┏━━

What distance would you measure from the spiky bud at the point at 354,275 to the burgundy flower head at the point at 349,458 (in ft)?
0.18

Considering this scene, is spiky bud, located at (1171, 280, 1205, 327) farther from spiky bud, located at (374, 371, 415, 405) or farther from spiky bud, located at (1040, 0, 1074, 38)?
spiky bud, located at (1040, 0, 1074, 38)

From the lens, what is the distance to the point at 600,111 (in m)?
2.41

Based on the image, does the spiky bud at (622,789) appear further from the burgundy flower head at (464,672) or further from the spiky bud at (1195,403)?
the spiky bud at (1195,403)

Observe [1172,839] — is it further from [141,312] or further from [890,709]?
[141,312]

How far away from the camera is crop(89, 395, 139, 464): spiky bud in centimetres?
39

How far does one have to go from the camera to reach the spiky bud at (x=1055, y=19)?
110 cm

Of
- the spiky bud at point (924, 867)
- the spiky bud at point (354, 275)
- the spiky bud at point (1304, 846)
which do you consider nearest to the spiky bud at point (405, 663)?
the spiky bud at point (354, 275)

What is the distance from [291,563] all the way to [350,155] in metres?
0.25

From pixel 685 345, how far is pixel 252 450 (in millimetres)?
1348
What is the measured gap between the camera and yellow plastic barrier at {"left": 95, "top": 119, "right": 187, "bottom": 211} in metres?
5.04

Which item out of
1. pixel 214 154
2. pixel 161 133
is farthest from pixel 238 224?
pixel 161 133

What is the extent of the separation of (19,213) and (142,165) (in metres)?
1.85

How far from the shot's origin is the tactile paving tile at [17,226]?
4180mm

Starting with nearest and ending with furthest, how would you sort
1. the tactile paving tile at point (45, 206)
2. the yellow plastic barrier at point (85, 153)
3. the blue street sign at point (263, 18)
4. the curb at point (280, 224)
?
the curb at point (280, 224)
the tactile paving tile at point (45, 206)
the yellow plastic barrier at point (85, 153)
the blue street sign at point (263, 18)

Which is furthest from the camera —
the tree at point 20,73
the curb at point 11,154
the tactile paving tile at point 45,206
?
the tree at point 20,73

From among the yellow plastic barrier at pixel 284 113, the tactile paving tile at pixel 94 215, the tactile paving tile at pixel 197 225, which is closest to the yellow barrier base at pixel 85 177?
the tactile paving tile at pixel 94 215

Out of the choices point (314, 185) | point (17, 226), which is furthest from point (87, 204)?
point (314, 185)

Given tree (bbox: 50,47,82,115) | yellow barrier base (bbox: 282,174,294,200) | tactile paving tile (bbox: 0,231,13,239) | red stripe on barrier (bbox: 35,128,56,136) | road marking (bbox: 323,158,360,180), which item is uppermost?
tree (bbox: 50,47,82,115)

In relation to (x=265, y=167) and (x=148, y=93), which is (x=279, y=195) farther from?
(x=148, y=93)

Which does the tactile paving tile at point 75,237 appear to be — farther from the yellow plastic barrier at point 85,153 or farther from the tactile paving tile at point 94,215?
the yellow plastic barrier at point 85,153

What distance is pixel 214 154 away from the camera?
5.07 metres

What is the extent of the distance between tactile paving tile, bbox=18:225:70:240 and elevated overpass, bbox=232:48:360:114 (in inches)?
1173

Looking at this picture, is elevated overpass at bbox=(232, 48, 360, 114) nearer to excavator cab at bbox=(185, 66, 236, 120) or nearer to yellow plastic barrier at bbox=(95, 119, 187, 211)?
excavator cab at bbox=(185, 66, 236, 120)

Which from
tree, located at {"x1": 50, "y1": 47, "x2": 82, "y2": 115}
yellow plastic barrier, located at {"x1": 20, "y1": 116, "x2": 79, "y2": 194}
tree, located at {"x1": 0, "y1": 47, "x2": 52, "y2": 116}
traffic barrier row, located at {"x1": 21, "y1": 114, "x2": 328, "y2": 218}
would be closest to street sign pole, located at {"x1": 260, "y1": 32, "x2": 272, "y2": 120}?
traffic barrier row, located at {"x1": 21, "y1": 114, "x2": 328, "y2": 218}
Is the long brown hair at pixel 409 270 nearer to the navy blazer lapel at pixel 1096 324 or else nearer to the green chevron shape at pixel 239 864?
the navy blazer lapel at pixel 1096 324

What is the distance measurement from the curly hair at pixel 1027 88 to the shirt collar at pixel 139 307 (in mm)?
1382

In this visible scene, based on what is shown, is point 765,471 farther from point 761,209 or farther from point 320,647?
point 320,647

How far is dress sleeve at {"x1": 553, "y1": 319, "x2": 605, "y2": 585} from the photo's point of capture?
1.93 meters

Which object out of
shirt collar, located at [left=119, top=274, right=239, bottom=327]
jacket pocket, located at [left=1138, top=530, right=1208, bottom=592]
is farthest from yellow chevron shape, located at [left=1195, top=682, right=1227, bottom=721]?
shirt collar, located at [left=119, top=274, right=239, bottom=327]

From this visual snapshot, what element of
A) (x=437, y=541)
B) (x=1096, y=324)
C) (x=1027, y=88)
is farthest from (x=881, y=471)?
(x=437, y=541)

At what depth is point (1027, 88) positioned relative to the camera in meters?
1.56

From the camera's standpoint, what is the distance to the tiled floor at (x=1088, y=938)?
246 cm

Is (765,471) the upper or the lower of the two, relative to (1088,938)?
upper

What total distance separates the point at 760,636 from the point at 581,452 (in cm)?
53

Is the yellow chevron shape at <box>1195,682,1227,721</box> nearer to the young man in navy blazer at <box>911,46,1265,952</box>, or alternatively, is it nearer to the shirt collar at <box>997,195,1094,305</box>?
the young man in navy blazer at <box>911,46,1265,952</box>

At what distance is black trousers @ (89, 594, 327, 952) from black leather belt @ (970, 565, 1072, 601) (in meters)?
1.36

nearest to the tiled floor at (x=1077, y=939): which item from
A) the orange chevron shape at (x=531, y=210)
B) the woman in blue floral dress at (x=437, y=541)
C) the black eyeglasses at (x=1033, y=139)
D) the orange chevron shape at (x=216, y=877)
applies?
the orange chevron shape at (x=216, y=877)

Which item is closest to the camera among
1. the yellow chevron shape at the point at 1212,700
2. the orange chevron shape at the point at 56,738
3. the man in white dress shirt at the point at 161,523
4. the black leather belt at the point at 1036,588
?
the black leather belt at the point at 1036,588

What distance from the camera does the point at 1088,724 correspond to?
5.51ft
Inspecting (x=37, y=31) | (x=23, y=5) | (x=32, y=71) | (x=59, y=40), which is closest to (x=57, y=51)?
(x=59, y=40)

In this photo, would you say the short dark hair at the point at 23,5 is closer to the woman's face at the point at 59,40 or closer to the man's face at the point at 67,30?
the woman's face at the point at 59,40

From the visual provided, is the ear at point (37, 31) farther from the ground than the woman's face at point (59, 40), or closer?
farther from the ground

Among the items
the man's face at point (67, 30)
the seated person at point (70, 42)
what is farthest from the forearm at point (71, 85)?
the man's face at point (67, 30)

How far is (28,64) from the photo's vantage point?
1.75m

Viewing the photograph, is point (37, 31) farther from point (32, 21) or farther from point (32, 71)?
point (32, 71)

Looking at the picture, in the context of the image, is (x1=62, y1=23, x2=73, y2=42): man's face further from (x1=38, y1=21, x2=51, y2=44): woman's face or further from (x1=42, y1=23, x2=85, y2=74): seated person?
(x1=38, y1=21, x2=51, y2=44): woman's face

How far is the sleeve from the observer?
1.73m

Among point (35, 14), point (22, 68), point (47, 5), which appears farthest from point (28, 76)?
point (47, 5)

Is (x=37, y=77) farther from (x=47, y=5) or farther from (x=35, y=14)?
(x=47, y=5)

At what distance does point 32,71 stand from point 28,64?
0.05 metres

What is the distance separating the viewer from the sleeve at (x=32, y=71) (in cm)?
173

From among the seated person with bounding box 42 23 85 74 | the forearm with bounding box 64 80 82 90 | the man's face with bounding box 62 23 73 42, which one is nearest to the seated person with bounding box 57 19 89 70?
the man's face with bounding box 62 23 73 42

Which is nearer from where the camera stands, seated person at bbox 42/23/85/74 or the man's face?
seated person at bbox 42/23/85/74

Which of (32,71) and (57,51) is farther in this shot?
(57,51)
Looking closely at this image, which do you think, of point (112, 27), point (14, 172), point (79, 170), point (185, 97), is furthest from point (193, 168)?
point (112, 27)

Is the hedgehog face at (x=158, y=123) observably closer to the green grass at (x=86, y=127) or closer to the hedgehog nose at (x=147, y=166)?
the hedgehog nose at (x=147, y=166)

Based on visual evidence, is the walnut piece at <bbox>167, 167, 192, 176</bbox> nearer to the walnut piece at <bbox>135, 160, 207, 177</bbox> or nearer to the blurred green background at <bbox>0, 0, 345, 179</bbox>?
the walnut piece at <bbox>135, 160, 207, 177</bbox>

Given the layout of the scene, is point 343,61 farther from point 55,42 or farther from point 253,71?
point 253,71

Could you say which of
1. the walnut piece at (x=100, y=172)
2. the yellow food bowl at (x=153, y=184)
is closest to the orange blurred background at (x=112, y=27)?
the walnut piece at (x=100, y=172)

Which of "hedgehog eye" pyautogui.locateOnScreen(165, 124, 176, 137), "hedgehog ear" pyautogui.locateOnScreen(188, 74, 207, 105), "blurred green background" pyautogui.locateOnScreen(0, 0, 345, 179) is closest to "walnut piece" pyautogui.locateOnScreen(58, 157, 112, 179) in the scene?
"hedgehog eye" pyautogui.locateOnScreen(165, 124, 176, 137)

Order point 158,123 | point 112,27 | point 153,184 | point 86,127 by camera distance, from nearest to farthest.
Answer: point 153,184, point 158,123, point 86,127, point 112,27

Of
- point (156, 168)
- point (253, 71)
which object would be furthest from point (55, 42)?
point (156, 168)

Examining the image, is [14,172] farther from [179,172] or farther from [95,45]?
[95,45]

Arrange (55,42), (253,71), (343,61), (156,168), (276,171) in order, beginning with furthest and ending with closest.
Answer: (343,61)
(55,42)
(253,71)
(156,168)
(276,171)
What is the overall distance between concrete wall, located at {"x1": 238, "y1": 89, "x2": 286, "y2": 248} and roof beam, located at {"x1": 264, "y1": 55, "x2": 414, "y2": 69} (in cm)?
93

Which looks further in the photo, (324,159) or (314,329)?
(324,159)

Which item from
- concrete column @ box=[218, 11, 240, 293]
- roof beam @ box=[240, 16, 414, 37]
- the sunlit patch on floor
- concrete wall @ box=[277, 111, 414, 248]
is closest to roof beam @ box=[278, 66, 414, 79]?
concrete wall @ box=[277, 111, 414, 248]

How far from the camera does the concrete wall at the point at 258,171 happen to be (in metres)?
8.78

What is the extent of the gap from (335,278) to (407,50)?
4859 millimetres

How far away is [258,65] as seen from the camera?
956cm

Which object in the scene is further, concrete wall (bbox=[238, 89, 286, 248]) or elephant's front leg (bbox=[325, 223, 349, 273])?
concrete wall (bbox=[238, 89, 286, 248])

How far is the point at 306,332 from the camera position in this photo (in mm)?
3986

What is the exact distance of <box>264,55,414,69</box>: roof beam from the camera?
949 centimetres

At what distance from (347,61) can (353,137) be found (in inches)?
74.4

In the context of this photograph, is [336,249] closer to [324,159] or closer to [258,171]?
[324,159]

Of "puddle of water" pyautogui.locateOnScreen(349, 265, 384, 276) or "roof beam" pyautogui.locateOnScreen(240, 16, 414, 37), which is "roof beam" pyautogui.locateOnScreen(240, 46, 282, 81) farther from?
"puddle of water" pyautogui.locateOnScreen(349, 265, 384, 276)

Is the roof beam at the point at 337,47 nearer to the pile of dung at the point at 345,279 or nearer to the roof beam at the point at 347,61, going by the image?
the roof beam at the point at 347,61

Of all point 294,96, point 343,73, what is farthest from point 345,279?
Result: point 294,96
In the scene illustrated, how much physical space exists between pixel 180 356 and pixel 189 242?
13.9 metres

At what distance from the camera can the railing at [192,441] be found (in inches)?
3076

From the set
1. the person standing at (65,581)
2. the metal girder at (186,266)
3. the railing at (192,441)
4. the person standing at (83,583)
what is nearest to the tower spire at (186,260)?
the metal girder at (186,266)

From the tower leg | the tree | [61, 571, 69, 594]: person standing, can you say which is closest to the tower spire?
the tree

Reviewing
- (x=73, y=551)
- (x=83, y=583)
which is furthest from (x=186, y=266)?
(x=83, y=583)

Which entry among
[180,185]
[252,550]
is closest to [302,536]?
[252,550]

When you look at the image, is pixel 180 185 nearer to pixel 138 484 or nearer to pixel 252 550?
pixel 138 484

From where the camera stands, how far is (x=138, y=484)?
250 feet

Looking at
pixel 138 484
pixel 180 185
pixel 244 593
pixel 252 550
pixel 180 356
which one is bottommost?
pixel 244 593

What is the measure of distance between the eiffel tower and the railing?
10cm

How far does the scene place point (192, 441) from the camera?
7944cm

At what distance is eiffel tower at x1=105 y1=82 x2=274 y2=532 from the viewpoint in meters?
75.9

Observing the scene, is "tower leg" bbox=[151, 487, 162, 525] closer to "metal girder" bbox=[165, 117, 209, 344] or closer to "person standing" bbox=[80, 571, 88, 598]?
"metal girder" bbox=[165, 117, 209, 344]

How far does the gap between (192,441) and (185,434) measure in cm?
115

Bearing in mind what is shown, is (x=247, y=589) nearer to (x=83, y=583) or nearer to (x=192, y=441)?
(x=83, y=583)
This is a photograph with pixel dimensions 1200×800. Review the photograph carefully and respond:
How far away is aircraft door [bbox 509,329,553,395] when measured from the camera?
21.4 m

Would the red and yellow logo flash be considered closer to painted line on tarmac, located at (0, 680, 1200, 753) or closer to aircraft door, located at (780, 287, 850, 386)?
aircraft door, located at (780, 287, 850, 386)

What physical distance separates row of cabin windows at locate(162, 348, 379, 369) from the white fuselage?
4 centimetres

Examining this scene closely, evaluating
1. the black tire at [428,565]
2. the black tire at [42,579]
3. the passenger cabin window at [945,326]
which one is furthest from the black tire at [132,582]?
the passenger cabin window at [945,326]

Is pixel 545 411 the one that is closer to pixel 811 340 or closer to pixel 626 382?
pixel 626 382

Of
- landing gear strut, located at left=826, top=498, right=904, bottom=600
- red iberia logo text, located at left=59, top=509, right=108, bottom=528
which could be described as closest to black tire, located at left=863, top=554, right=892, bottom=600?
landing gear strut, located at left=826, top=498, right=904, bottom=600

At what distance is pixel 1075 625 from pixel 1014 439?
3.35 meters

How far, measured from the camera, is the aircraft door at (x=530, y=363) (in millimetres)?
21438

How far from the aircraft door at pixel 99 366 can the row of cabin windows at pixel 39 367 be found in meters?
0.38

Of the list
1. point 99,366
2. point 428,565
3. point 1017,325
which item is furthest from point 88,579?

┗━━

**Objective**
Copy the items above from the line with "Bearing in mind" up to and including the line with "4 centimetres", with each line reproduced word for word.

**Finished task**
Bearing in mind what is shown, is (x=247, y=589) nearer to (x=83, y=583) or nearer to (x=192, y=441)?
(x=83, y=583)
This is a photograph with pixel dimensions 1200×800. Review the photograph carefully and respond:
How far away is aircraft door [bbox 509,329,553,395] when measured from the camera?
21.4 m

Would the red and yellow logo flash be considered closer to painted line on tarmac, located at (0, 680, 1200, 753) or closer to aircraft door, located at (780, 287, 850, 386)?
aircraft door, located at (780, 287, 850, 386)

What physical distance separates row of cabin windows at locate(162, 348, 379, 369) from the white fuselage?
4 centimetres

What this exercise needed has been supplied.